Students will be guided in developing an understanding of how buildings come together through the clever placement of architectural element such as columns. The most basic building is perhaps the aedicule, a simple four poster building capped with an entablature and pediment. This can also be referred to as a pavilion, gazebo or bandstand. This design can be expanded to create the Classical Greek temple.
The placement of shafts or columns covered with a flat roof creates a pergola (covered walkways.) The basic house is created using solid elements of walls and roofs, with spatial elements of doorways and windows. A simple porch can be added with the use of two columns, entablature and pediment. Towers and wings can be created to add visual and spatial complexity as variations on a theme.
The spaces between the columns is an extremely important aspect of architecture. They can create as much visual excitement as the columns do themselves. Intercolumniation (the spacing of columns) not only helps set the tempo, but quite often at the very least influences the mood of the building. What then, beyond these simple components, are the basics of architecture? In the Classical Language of Architecture, author John Summerson spoke of the importance Romans placed on the importance of the spacing of the columns measured in diameters, what he likened to beating time. Summerson further developed the analogy of musical terminology to express the styles. For the most common Systyle (2D) and Eustyle (2 1/2D), he respectively related to “allegro” and “adagio”, or to a quick march and a dignified walk. The closest spacing of Pycnostgyle (1 1/2D) was referred to as a “halt” and Diastyle, the wider Diastyle (3D) was equated to the musical term “adagio”. The widest style of intercolumniation Araeostyle (4D) was expressed as a slow leaping motion, although he was quite reluctant to equate it with “largo.”
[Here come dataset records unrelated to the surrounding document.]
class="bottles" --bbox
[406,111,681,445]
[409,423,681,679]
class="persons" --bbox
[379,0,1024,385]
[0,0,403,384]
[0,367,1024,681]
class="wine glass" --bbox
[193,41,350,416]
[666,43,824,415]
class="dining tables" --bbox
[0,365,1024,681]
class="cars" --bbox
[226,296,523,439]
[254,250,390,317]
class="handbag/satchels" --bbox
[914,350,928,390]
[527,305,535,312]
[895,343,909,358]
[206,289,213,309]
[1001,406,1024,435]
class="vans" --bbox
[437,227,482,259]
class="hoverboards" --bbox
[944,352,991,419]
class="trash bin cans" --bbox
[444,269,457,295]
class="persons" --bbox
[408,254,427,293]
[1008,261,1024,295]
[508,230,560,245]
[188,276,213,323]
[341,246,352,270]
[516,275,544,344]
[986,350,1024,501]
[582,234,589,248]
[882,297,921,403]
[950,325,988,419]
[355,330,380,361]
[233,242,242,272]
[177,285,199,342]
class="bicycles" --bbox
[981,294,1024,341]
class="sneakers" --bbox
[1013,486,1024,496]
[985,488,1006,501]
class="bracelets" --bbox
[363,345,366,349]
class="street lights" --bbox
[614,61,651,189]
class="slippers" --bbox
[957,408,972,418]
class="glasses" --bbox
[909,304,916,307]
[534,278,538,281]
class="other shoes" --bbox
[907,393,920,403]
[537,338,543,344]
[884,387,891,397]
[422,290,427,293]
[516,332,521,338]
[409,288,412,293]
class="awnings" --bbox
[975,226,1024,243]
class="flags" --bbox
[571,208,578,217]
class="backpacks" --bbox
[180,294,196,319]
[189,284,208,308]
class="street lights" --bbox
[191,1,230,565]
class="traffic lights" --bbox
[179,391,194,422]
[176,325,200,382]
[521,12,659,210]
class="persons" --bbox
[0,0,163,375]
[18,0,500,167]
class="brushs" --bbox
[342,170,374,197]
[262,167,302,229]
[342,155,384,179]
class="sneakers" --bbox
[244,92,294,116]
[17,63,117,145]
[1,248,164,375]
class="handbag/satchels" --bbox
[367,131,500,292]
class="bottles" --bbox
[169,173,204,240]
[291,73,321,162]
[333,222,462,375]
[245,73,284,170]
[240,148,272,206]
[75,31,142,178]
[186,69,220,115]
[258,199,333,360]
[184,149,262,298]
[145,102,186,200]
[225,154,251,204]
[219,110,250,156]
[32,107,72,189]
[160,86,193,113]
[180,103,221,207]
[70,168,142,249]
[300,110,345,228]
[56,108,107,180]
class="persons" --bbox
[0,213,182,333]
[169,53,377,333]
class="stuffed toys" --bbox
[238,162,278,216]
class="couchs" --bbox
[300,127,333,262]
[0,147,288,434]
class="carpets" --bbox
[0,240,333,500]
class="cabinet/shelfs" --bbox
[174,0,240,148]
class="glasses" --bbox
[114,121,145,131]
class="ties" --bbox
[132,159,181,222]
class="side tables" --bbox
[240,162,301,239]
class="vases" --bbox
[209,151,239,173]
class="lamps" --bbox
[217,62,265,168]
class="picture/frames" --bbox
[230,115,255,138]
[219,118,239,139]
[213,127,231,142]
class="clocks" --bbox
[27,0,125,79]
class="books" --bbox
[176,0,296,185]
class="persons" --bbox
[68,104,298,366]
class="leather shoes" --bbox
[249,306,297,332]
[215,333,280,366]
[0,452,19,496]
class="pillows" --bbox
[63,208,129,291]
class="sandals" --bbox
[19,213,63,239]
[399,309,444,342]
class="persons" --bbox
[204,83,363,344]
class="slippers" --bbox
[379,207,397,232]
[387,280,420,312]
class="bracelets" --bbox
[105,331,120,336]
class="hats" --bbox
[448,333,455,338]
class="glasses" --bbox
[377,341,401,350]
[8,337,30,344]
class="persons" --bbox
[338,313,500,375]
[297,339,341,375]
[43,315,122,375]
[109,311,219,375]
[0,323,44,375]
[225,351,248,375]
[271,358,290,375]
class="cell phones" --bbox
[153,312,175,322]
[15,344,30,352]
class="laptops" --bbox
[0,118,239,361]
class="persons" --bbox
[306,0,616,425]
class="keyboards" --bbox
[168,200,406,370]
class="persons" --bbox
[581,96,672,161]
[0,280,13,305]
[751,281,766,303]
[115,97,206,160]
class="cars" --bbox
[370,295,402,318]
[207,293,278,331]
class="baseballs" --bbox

Summerson goes on to point to differences of emotions aroused between S. Pietro in Montorio, Rome by Bramante in Diastyle (3 diameters)—stately, serene, meditative—and the mausoleum by Hawksmoor at Castle Howard—Pycnostyle ( 1 1/2 diameters—tense and forbidding.
The study of columns will be expanded to understand the various types.
-
1. Columns in the round. These carry something, typically their own entablature, but also possibly a wall or the eaves of the roof above it. A continuous colonnade surrounding a temple or court is called a peristyle.
-
2. Detached columns. These have a wall behind them which they do not touch but into which their entablature is solidly built.
-
3. Three-quarter columns. One quarter of these columns are built into the wall.
-
4. Half columns. These columns are half-buried in the wall.
-
5. Pilasters. These are not necessary structural items, but rather decorative ones, where the columns are “carved” as if in relief on the wall.